TEXTE DE L'ESSAI:
Les syndromes totalitaires

par maxime tandonnet

Système totalitaire ne s’entend pas strictement au sens de jadis, celui des régimes soviétique, fasciste et nazi, fondés sur la violence et le meurtre de masse. Pourtant, nos sociétés des années 2010 comportent étrangement, à bien des égards, des caractéristiques du monde totalitaire que l’on croyait définitivement anéanti. Le totalitarisme renaît, plus vivace que jamais, sous des formes certes différentes, avec la violence d’État en moins, rendu intolérable par la médiatisation, mais plus sournois, plus subtil, plus pervers. Les signes d’une société totalitaire en gestation, nous les ressentons au quotidien.

OBJECTIFS:
1. Recopiez fidèlement le passage de l'essai sur les syndromes totalitaires qui commence par « Système totalitaire ne » et se poursuit jusqu'à « ressentons au quotidien. ».
2. Transformez en liste JSON de chaînes, à raison d'une chaîne par ligne et sans les lignes vides, les lignes des entrées qui vont de celle contenant « Above or below » jusqu'à la fin des entrées, bornes comprises. N'incluez pas les images dans la réponse.
L'essai et les entrées ne proviennent pas de la même source.

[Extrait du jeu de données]
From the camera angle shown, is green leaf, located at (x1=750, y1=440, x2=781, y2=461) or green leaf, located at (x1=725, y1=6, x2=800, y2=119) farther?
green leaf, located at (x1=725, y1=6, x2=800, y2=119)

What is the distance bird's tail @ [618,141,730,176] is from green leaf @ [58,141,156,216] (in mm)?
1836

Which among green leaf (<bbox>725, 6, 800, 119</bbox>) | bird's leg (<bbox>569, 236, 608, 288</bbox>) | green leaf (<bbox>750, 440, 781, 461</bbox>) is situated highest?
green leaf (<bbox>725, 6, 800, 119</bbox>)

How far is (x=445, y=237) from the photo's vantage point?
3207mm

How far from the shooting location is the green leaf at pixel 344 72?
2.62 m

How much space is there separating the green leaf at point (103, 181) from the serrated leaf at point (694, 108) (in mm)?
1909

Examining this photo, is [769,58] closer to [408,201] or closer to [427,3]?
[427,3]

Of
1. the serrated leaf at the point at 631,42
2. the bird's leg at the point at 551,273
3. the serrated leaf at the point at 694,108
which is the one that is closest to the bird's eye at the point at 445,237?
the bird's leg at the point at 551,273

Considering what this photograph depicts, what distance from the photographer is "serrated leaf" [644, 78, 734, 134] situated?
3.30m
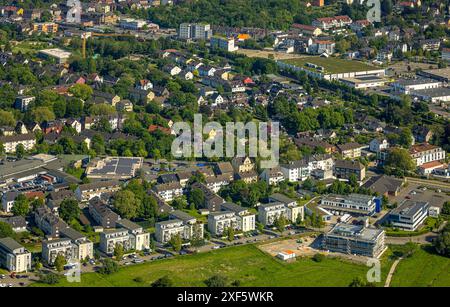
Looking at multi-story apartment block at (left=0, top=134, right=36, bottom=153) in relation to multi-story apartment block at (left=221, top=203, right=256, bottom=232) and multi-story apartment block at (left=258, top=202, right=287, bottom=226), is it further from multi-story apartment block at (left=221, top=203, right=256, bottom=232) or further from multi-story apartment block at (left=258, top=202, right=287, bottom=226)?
multi-story apartment block at (left=258, top=202, right=287, bottom=226)

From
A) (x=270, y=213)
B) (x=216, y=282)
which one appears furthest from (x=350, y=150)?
(x=216, y=282)

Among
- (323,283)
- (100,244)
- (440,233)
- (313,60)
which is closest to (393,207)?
(440,233)

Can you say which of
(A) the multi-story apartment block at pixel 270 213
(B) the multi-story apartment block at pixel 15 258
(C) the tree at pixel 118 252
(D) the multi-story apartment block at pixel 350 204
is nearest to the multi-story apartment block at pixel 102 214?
(C) the tree at pixel 118 252

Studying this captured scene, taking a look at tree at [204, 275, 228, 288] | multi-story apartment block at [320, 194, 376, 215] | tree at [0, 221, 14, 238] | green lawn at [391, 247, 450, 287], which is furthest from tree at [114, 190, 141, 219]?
green lawn at [391, 247, 450, 287]

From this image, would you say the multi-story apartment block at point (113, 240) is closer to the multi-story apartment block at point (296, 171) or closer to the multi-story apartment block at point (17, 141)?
the multi-story apartment block at point (296, 171)

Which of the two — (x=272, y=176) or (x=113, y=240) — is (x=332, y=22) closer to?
(x=272, y=176)

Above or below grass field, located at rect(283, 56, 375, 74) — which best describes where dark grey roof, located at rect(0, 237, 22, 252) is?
below
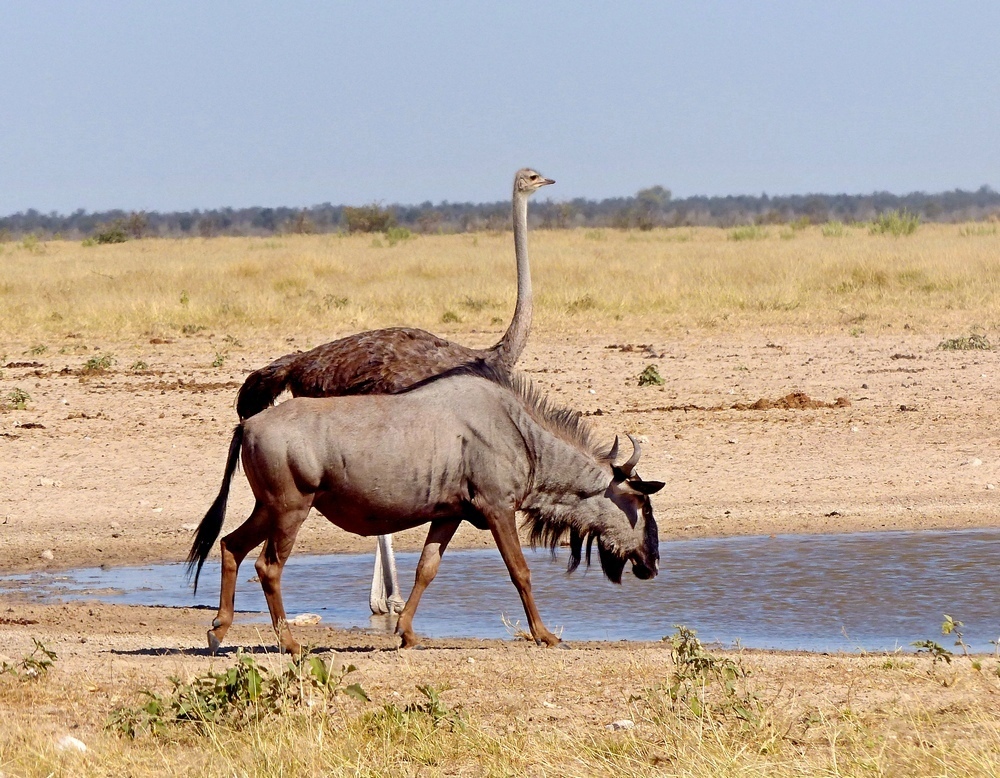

RÉSULTATS DES TÂCHES:
1.
Système totalitaire ne s’entend pas strictement au sens de jadis, celui des régimes soviétique, fasciste et nazi, fondés sur la violence et le meurtre de masse. Pourtant, nos sociétés des années 2010 comportent étrangement, à bien des égards, des caractéristiques du monde totalitaire que l’on croyait définitivement anéanti. Le totalitarisme renaît, plus vivace que jamais, sous des formes certes différentes, avec la violence d’État en moins, rendu intolérable par la médiatisation, mais plus sournois, plus subtil, plus pervers. Les signes d’une société totalitaire en gestation, nous les ressentons au quotidien.

2.
[
  "Above or below grass field, located at rect(283, 56, 375, 74) — which best describes where dark grey roof, located at rect(0, 237, 22, 252) is?",
  "below"
]